Nuclear entry of HIV-1 replication complexes through intact nuclear pore complexes is critical for successful infection. The host protein cleavage-and-polyadenylation-specificity-factor-6 (CPSF6) has been implicated in different stages of early HIV-1 replication. Applying quantitative microscopy of HIV-1 reverse-transcription and pre-integration-complexes (RTC/PIC), we show that CPSF6 is strongly recruited to nuclear replication complexes but absent from cytoplasmic RTC/PIC in primary human macrophages. Depletion of CPSF6 or lack of CPSF6 binding led to accumulation of HIV-1 subviral complexes at the nuclear envelope of macrophages and reduced infectivity. Two-color stimulated-emission-depletion microscopy indicated that under these circumstances HIV-1 complexes are retained inside the nuclear pore and undergo CA-multimer dependent CPSF6 clustering adjacent to the nuclear basket. We propose that nuclear entry of HIV-1 subviral complexes in macrophages is mediated by consecutive binding of Nup153 and CPSF6 to the hexameric CA lattice.

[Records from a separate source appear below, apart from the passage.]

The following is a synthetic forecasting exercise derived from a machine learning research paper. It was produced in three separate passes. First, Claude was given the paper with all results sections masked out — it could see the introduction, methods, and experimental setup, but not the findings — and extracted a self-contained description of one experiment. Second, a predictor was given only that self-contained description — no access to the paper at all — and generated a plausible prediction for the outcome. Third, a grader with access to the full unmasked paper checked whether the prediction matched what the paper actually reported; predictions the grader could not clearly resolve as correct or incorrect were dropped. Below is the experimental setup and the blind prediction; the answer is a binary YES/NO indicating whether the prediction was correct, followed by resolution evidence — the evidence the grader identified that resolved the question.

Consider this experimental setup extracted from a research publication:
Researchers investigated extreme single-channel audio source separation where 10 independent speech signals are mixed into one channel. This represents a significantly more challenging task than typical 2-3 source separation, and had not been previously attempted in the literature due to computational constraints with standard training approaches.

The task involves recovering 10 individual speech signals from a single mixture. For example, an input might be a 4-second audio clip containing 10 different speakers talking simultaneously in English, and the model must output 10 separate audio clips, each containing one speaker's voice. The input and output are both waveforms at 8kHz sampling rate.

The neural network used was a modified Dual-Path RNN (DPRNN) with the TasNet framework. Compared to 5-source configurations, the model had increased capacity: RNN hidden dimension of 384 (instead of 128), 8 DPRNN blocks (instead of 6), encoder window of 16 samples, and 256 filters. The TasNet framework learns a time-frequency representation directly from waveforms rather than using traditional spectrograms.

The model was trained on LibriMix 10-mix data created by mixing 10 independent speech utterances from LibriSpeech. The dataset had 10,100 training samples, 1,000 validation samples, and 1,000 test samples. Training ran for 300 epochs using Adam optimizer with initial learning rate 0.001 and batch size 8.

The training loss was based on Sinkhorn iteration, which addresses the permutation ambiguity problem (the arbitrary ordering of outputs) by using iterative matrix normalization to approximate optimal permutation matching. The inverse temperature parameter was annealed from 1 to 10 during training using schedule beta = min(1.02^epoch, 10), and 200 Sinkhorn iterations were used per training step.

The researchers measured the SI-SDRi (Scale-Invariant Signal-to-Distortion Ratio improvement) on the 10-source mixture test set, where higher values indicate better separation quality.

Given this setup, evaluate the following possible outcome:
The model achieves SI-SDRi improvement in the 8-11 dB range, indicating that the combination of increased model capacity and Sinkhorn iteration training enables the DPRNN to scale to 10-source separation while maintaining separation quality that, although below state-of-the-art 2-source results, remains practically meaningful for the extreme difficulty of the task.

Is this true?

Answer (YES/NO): NO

Keywords: CPSF6; Human immunodeficiency virus; cell biology; human; infectious disease; macrophages; microbiology; nuclear import; nuclear pore complex; pre-integration complex; virus.

Figure 1.. CPSF6 is enriched on nuclear HIV-1 complexes in infected macrophages.

MDM were mock-infected (A) or infected with HIV-1 _NL4-34059 (IN.eGFP) at an MOI of 14.5 (B–G) in the presence of 10 µM EdU (A–G), and 5 µM Efavirenz (D) or 5 µM Ral (Raltegravir) (E) for 48 hr, click-labeled and immunostained with anti-CPSF6 antibody (magenta). Z-stacks were acquired by spinning disk confocal microscopy (SDCM). RTC/PIC were identified via co-localization of IN.eGFP (green) and EdU (red) signals. Images show representative z-sections of the nucleus of infected cells. Solid arrowheads indicate nuclear complexes. Open arrowheads indicate lack of co-localization for the respective stain. Scale bars represent 5 µm. (A, B) Distribution of CPSF6 in the nucleus of a mock-infected or infected cell. Immunostaining against lamin A/C was performed to visualize the nuclear envelope. (C–E) As in A,B, but immunostaining against CA (cyan) was performed instead of lamin staining. (F) Distribution and mean intensities of CPSF6 signals co-localizing with individual RTC/PIC in the cytoplasm, close to the nuclear envelope and inside the nucleus; each dot represents one RTC/PIC. The graph summarizes data from two donors from two independent experiments. 62 cells were analyzed in total. (G) Distribution and mean intensities of CA signals co-localizing with individual EdU-positive RTC/PIC. Numbers of total RTC/PIC detected are given in parentheses. The graph summarizes data from four donors from three independent experiments. 92 cells were analyzed in total. Statistical significance was assessed with two-tailed non-paired Mann-Whitney test; *p=0.013.

Figure 1—figure supplement 1.. Effects of cytoplasmic CPSF6 on HIV-1 reverse transcription.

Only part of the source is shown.